## Your goal
Apart from the images, repeat the data below exactly as written.
::: Input for this task
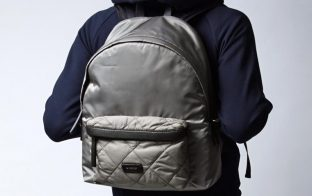 moncler バッグ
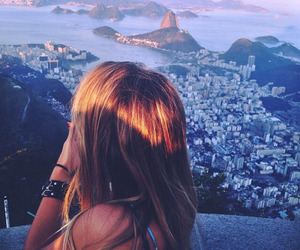 girl, rio, and view image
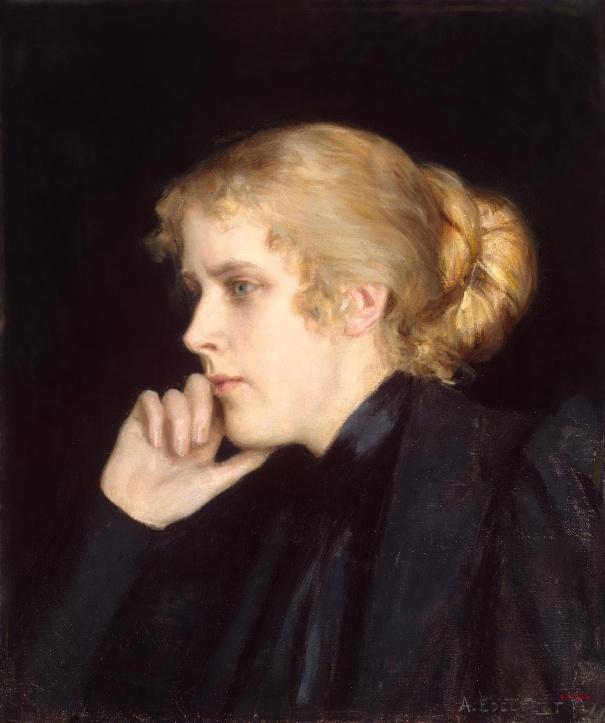 Портрет М.В. Дьяковской-Гейрот, 1896. Альберт Эдельфельт. Холст, масло. 50x41 см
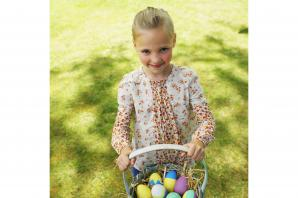 Top 10 Easter events in Essex
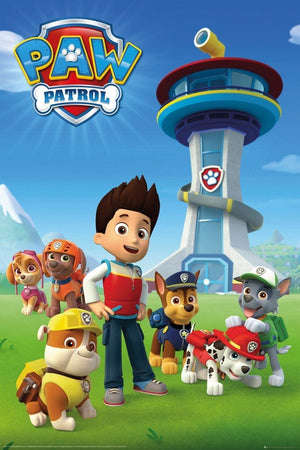 GBeye Paw Patrol Team Poster 61x91,5cm | Yourdecoration.nl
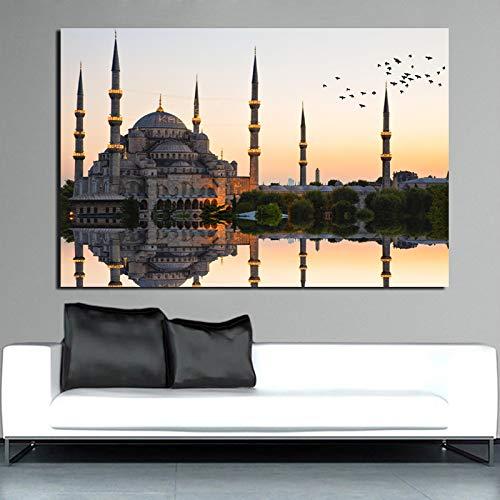 KWzEQ Moschee drucken Leinwand Malerei Wohnzimmer Hauptdekoration Ölgemälde Moderne Wandkunst Poster Bilder,Rahmenlose Malerei,60x90cm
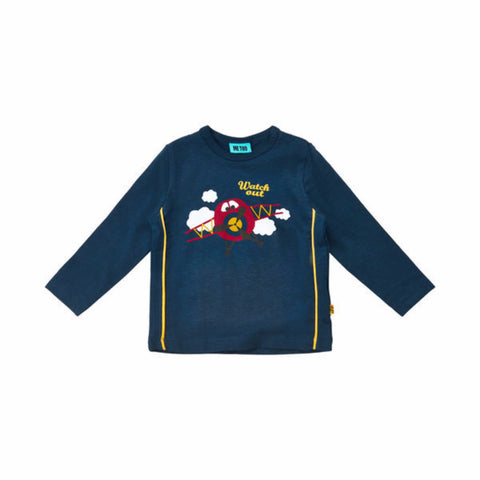 Me Too Top #630127 (12m-4yrs)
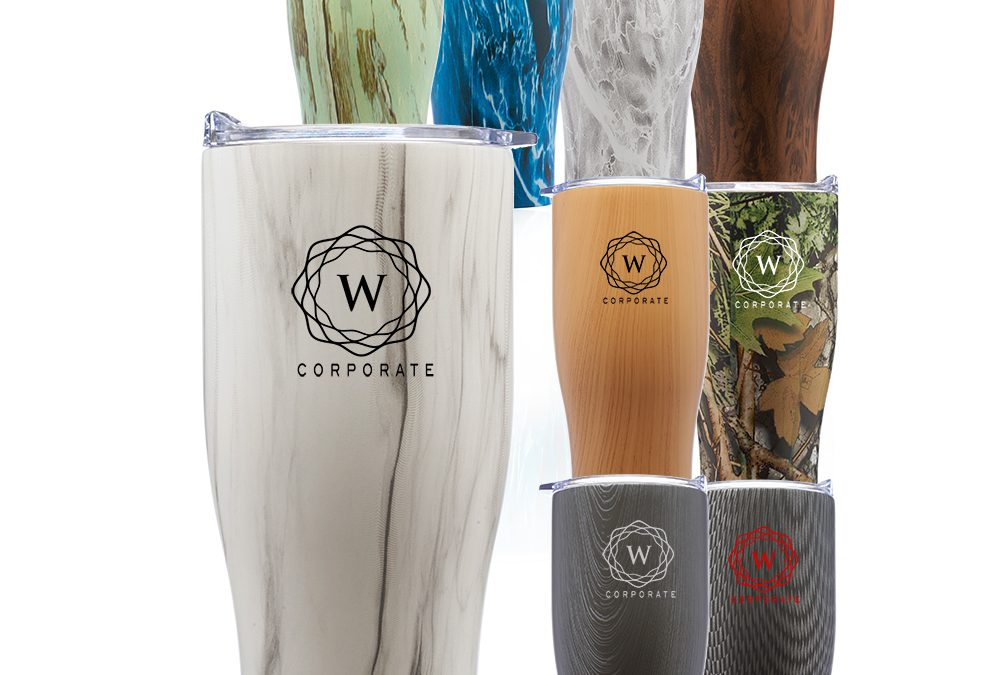 Wholesale Stainless Steel Tumblers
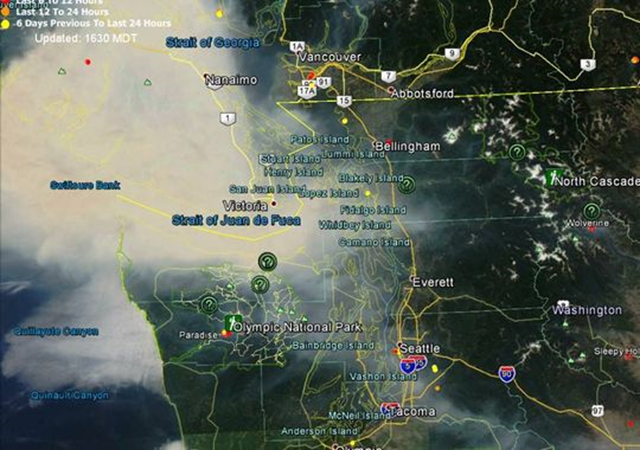 Smoke map as of 3:30 p.m. on 5 July 2015 shows smoke moving to the Olympic Peninsula from Vancouver Island. Photo: Courtesy of Paradise Fire information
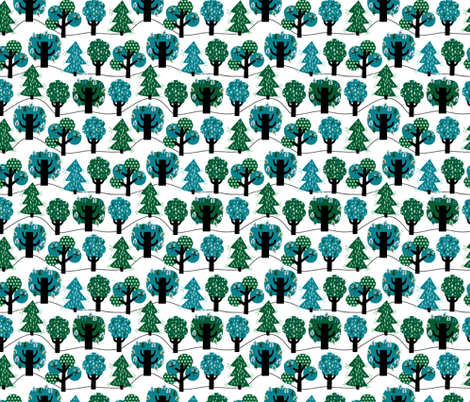 Winter forest fabric by valendji on Spoonflower - custom fabric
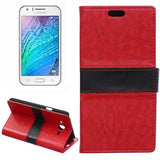 Crazy Horse Texture Color Matching Flip Leather Case with Holder & Card Slots & Wallet for Samsung Galaxy J7(Red) Samsung Cases - MEGA Discount Online Store Ghana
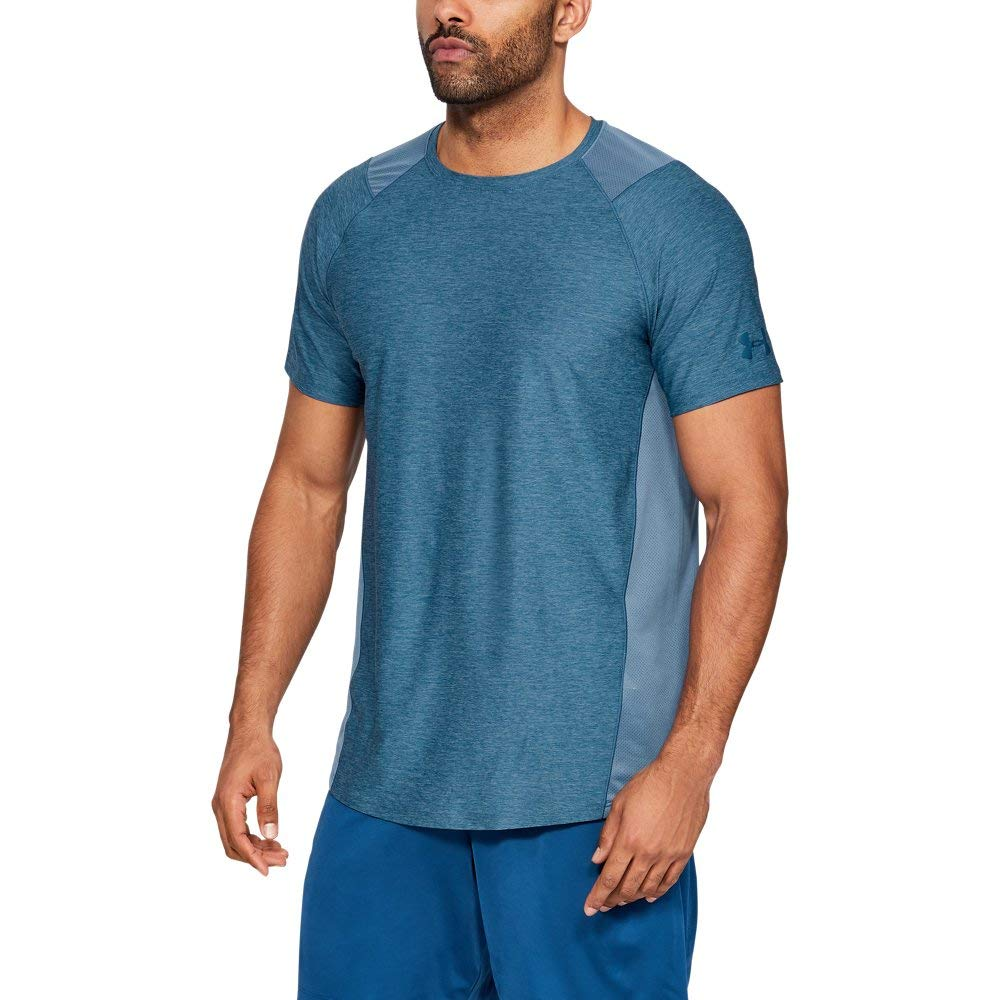 Under Armour Men's MK1 Short Sleeve T-Shirt, Thunder (407)/Petrol Blue, Large by Under Armour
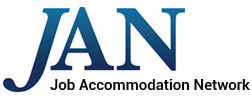 Job Accommodation Network Training – Hilo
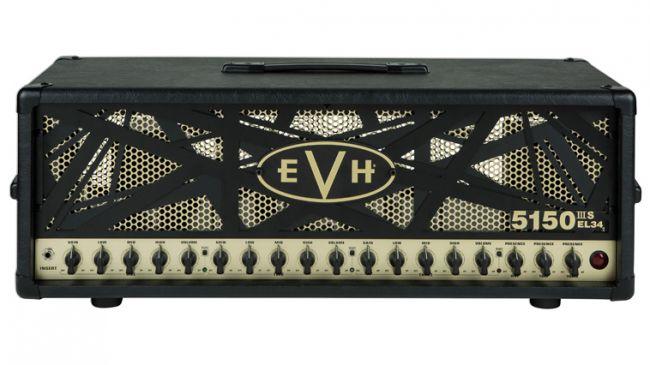 evh-el34-head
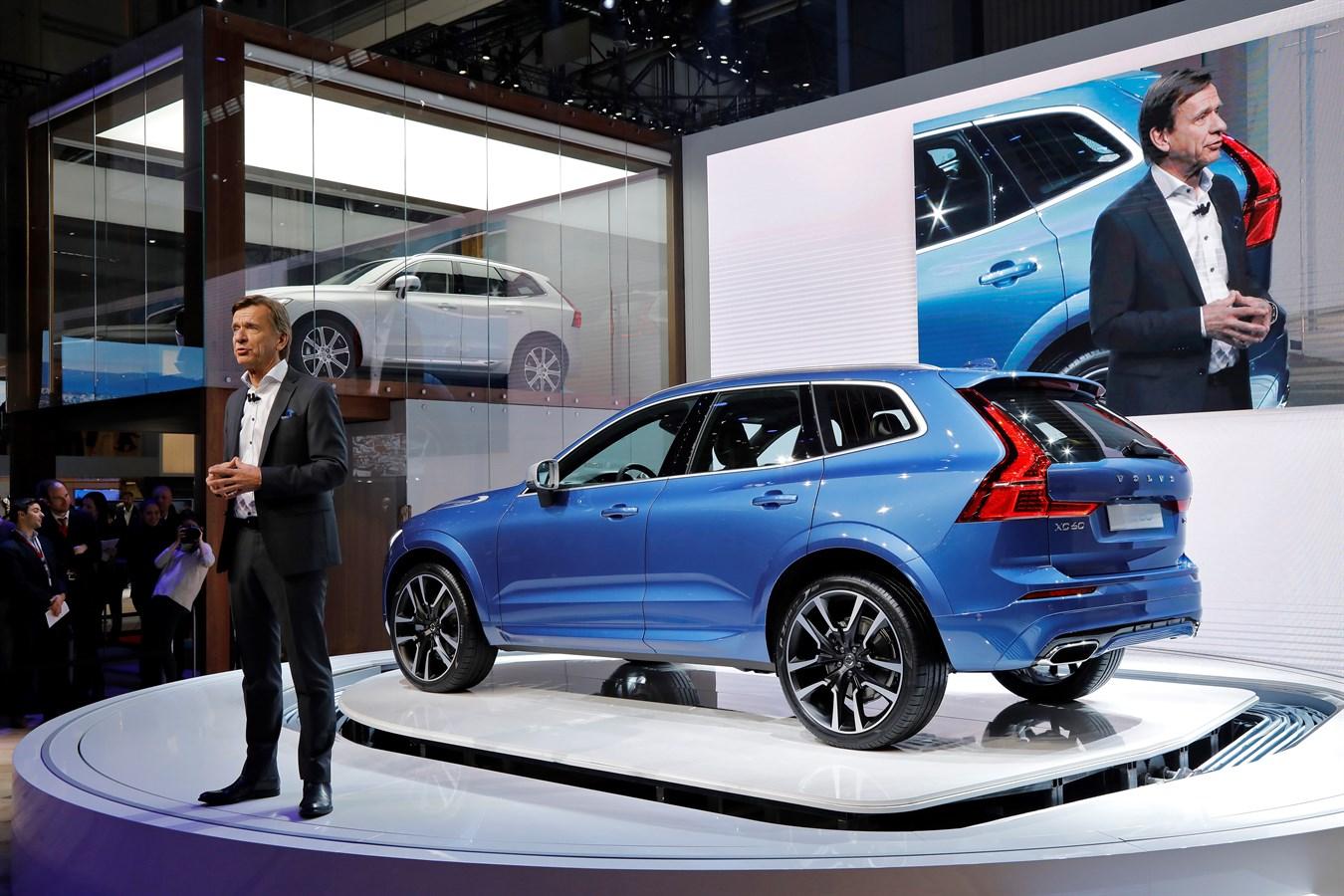 Nouveau Volvo XC60 Salon de Genève & Hakan Samuelsson President et CEO Volvo Car Group - 7 mars 2017 photo@Ace Team pour Volvo Car France, usage presse et réseaux sociaux exclusivement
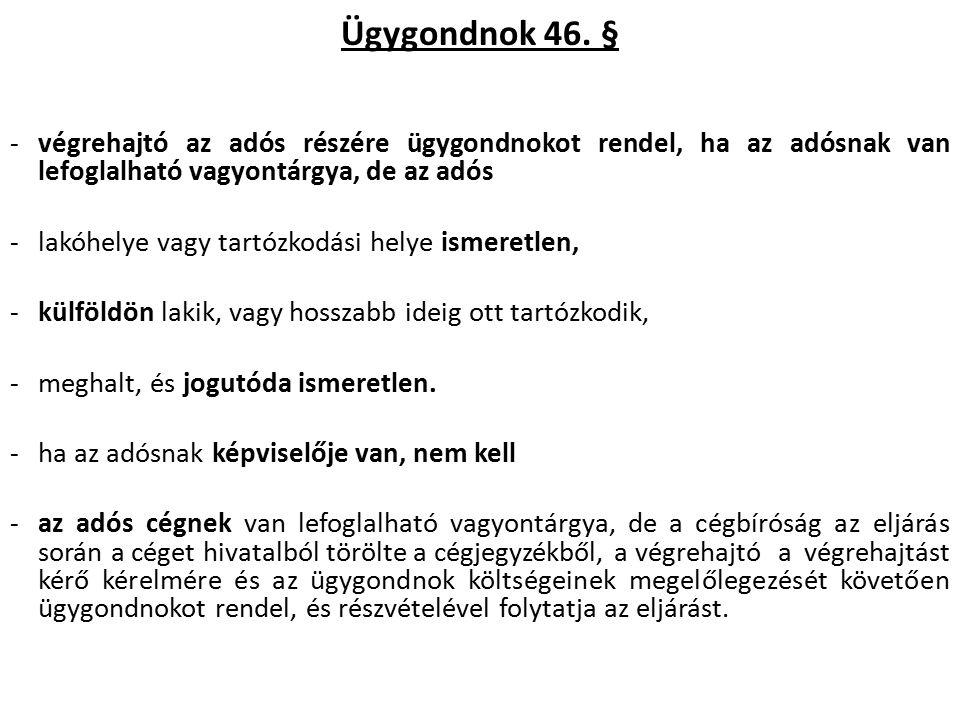 Az ingófoglalás [Vht.84. §, 86. §, 87. §, 89.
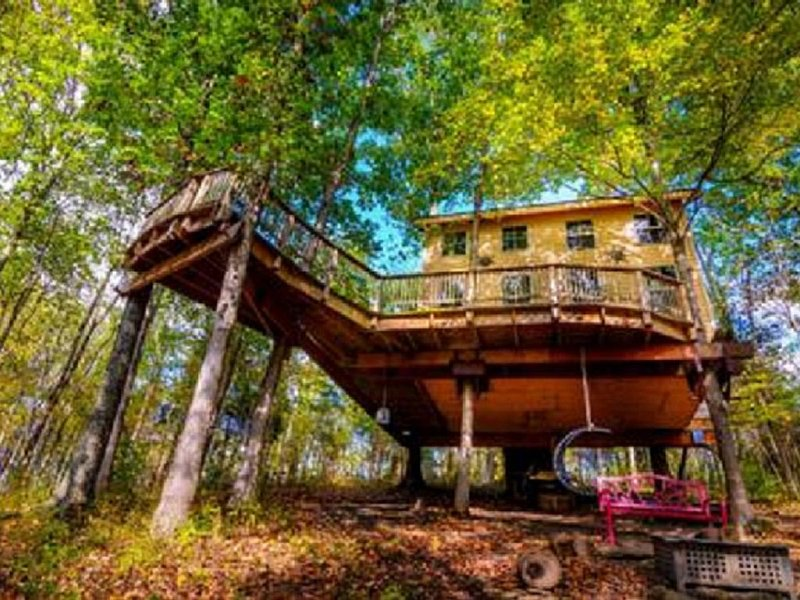 Stay in Tree House built by TreeHouse Master Pete Nelson ~ off the grid, holiday rental in Ripley
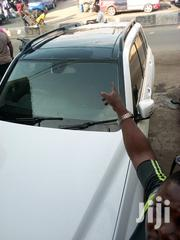Open Roof For Venza And Ford Edge   Vehicle Parts & Accessories for sale in Lagos State, Oshodi-Isolo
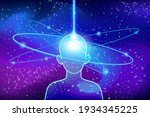 astral fusion with universe...   Shutterstock .eps vector #1934345225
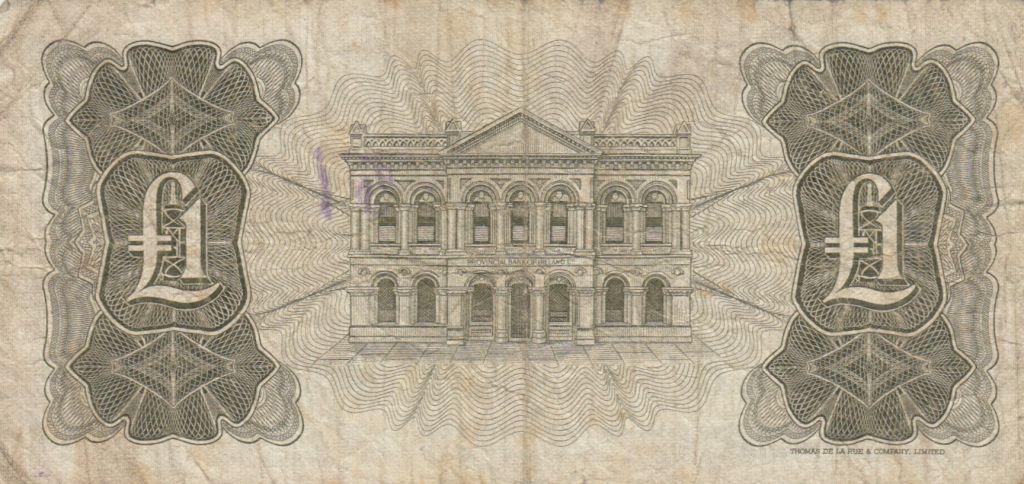Irlande du Nord 1 Pound Provincial Bank Limited 1972 - P.TB - P.245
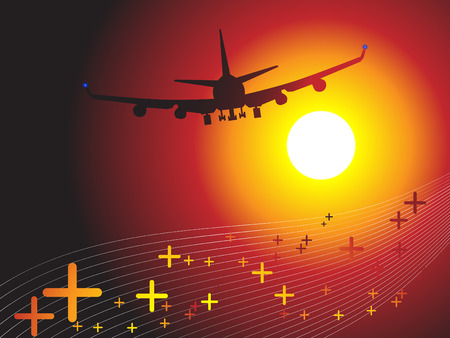 secluded: Vector - Air plane flying towards sunset. Concept: Vacation travel.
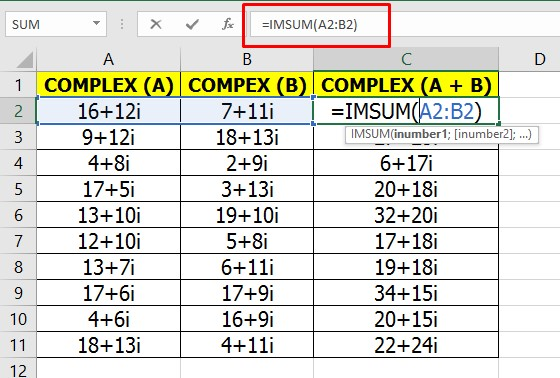 How to ADD Complex Numbers in Excel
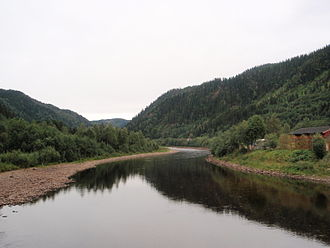 Gauldal - View of the Gaula River at Kotsøy in Midtre Gauldal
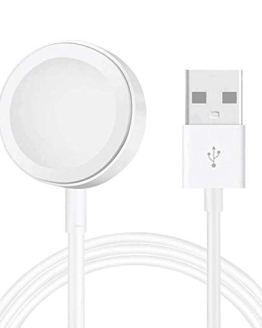 Watch Series 4/3/2 Apple Watch Charger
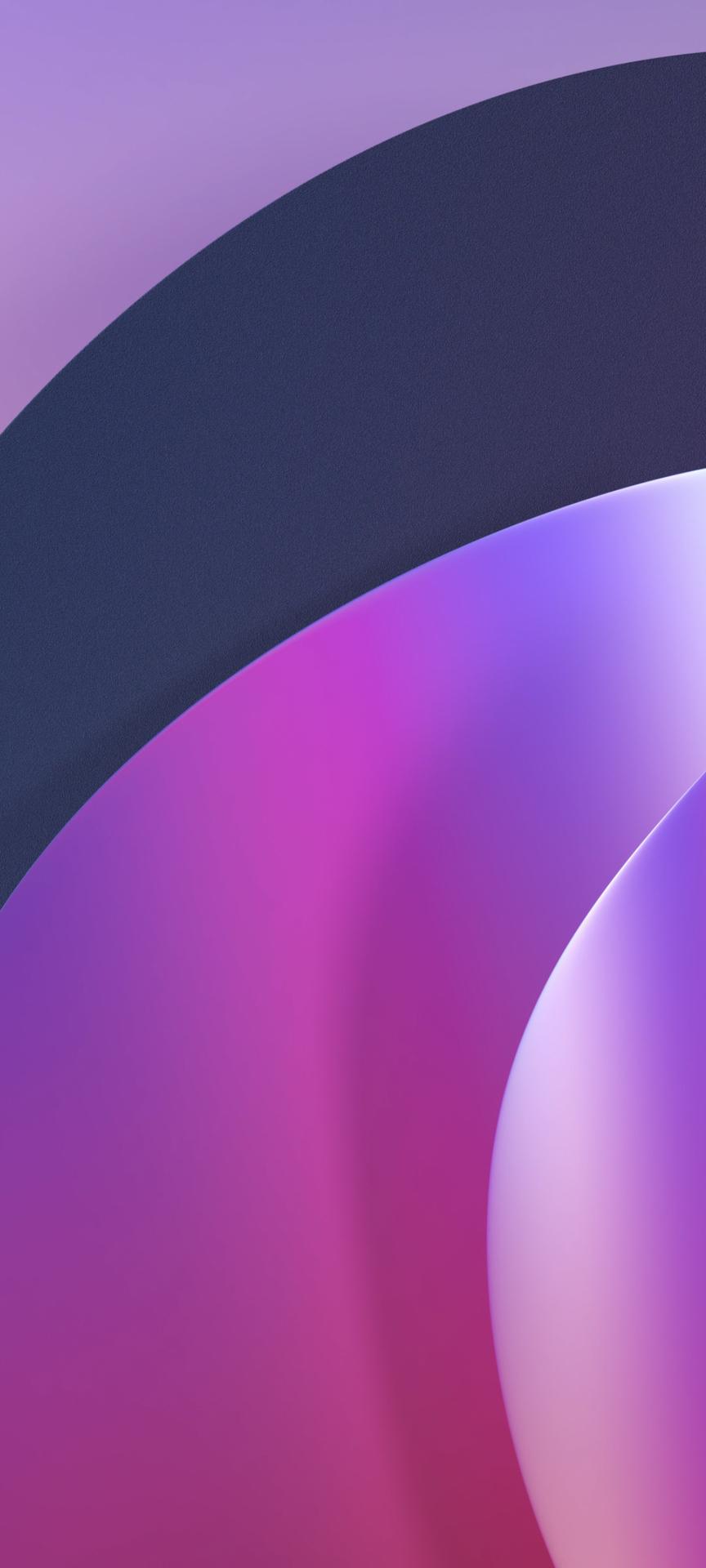 OnePlus 8T 8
::::::
## Answer to this problem
 moncler バッグ
 girl, rio, and view image
 Портрет М.В. Дьяковской-Гейрот, 1896. Альберт Эдельфельт. Холст, масло. 50x41 см
 Top 10 Easter events in Essex
 GBeye Paw Patrol Team Poster 61x91,5cm | Yourdecoration.nl
 KWzEQ Moschee drucken Leinwand Malerei Wohnzimmer Hauptdekoration Ölgemälde Moderne Wandkunst Poster Bilder,Rahmenlose Malerei,60x90cm
 Me Too Top #630127 (12m-4yrs)
 Wholesale Stainless Steel Tumblers
 Smoke map as of 3:30 p.m. on 5 July 2015 shows smoke moving to the Olympic Peninsula from Vancouver Island. Photo: Courtesy of Paradise Fire information
 Winter forest fabric by valendji on Spoonflower - custom fabric
 Crazy Horse Texture Color Matching Flip Leather Case with Holder & Card Slots & Wallet for Samsung Galaxy J7(Red) Samsung Cases - MEGA Discount Online Store Ghana
 Under Armour Men's MK1 Short Sleeve T-Shirt, Thunder (407)/Petrol Blue, Large by Under Armour
 Job Accommodation Network Training – Hilo
 evh-el34-head
 Nouveau Volvo XC60 Salon de Genève & Hakan Samuelsson President et CEO Volvo Car Group - 7 mars 2017 photo@Ace Team pour Volvo Car France, usage presse et réseaux sociaux exclusivement
 Az ingófoglalás [Vht.84. §, 86. §, 87. §, 89.
 Stay in Tree House built by TreeHouse Master Pete Nelson ~ off the grid, holiday rental in Ripley
Open Roof For Venza And Ford Edge   Vehicle Parts & Accessories for sale in Lagos State, Oshodi-Isolo
 astral fusion with universe...   Shutterstock .eps vector #1934345225
Irlande du Nord 1 Pound Provincial Bank Limited 1972 - P.TB - P.245
 secluded: Vector - Air plane flying towards sunset. Concept: Vacation travel.
 How to ADD Complex Numbers in Excel
 Gauldal - View of the Gaula River at Kotsøy in Midtre Gauldal
 Watch Series 4/3/2 Apple Watch Charger
 OnePlus 8T 8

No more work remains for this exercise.